Signs of Stalking 101

Signs of Stalking 101

By Karry Smardon, MHlth Comm, Social Worker and Recovery Coach

January was National Stalking Awareness Month, a call to action to educate, recognize, and respond to this unlawful, traumatic, and dangerous abuse. With a conference on Human Trafficking in New Hampshire coming up in March, Karry Smardon, Social Worker and Recovery Coach at Alice Peck Day, shares some insight about stalking, how it can escalate, and the available community resources.

What is stalking?

Stalking is defined as a pattern of behavior directed at a specific person that would cause a reasonable person to feel fear or emotional distress.

     Related article: APD Conference about Human Trafficking in NH

What types of tactics do stalkers use?

Most stalkers use technology and in-person tactics to watch, contact, threaten, sabotage, or otherwise frighten their victims. Common stalking tactics include unwanted calls/texts/emails/messages, showing up uninvited, spreading rumors, and being followed and watched.

-=-=-=-=-

» EXERCISE TASKS
[a] Recast the paragraph of the stalking article that begins "Most stalkers use technology" as a short bulleted list that keeps its main facts.
[b] Carry on the stalking article from its last sentence, in the same informative style.

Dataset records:
-=-=-=-=-

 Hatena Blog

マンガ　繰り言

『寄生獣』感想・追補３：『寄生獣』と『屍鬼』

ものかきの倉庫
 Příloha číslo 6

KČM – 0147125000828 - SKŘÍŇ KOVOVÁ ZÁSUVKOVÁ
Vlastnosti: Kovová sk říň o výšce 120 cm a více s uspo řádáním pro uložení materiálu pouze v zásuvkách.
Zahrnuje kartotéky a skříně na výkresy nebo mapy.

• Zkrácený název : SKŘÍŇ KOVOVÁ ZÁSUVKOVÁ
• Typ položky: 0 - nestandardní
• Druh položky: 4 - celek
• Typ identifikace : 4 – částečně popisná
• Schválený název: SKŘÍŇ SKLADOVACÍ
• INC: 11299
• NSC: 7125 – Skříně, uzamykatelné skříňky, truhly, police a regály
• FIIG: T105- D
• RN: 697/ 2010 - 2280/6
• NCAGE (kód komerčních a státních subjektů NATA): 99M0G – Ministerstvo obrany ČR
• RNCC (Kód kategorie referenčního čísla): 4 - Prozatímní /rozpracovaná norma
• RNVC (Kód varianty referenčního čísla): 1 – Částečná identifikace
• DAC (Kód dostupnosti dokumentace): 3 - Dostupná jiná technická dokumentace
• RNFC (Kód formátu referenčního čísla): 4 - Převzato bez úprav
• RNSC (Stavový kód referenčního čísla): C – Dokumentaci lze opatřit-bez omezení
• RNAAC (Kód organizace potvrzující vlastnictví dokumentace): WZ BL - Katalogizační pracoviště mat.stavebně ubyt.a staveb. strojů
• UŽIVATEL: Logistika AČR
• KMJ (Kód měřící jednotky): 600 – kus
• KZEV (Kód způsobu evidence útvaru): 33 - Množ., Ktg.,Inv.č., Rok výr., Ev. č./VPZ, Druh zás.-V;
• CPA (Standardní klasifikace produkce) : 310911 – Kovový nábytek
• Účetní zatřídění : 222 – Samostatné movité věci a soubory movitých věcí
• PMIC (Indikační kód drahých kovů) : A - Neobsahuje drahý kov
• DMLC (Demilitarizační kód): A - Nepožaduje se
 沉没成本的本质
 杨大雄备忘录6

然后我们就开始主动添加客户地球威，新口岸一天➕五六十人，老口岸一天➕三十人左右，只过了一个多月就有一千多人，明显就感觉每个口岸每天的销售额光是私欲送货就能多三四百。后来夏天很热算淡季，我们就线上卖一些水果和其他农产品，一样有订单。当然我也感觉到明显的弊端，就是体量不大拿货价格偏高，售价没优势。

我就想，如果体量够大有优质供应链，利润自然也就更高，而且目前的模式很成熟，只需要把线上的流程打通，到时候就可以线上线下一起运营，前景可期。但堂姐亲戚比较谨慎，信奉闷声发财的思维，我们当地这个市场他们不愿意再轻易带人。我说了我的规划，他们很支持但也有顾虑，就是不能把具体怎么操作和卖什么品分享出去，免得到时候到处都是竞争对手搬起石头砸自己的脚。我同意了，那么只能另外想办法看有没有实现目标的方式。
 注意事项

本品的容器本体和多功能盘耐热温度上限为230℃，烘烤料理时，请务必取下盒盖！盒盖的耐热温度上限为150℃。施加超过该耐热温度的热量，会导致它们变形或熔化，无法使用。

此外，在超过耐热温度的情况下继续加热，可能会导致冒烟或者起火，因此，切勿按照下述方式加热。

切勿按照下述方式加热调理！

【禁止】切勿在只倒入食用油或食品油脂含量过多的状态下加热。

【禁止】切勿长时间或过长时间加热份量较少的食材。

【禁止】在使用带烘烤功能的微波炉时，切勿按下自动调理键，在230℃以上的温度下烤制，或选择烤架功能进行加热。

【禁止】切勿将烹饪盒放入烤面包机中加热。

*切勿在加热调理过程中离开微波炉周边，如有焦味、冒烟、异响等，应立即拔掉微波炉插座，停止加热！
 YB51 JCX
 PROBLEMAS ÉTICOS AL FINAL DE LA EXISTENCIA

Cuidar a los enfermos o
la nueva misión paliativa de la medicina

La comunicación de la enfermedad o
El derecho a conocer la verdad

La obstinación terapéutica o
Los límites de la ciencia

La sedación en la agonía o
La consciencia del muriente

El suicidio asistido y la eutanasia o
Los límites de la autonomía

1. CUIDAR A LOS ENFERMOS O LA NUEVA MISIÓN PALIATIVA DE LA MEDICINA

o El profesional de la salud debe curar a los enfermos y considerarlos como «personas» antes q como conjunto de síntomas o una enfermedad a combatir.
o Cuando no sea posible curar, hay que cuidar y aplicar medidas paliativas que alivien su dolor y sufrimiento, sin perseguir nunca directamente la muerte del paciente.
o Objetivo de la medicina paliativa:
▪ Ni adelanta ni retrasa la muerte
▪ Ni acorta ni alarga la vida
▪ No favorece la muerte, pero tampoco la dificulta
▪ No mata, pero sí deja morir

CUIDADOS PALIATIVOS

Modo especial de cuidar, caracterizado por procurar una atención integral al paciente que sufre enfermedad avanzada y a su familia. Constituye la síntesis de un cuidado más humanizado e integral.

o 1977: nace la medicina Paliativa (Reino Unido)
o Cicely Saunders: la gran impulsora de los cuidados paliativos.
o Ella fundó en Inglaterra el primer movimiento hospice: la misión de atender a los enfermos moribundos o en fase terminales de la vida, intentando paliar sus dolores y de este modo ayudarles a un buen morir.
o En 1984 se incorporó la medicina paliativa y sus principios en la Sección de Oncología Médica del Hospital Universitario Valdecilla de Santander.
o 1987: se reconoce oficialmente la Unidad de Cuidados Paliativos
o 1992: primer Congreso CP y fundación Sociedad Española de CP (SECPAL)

-=-=-=-=-

» ANSWERS TO THIS EXERCISE
[a]
- Most stalkers combine technology and in-person tactics.
- They use these tactics to watch, contact, threaten, sabotage, or otherwise frighten their victims.
- Common tactics include:
  - unwanted calls, texts, emails, or messages
  - showing up uninvited
  - spreading rumors
  - following and watching the victim

[b]
As fear is highly personal, so is stalking; stalkers often engage in behaviors that seem benevolent to outsiders but are terrifying in context. For example, many people would welcome an unexpected flower delivery, but when a victim has relocated to escape a stalker, that flower delivery can be a threatening message the offender has found them.

Who do stalkers target?

Most stalkers target people they know, and the majority of stalkers are partners or associates who often have intimate knowledge about the victim’s vulnerabilities and fears.

How common is stalking?

According to the National Intimate Partner and Sexual Violence Survey (NISVS) report, stalking impacts nearly 1 in 3 women and 1 in 6 men in the United States.

Is stalking the first step to additional violence?

Stalking often meets with physical and sexual violence. Stalking increases the risk of intimate partner homicide by three times, and 1 in 5 stalkers use weapons to threaten or harm victims.

How does stalking impact a victim?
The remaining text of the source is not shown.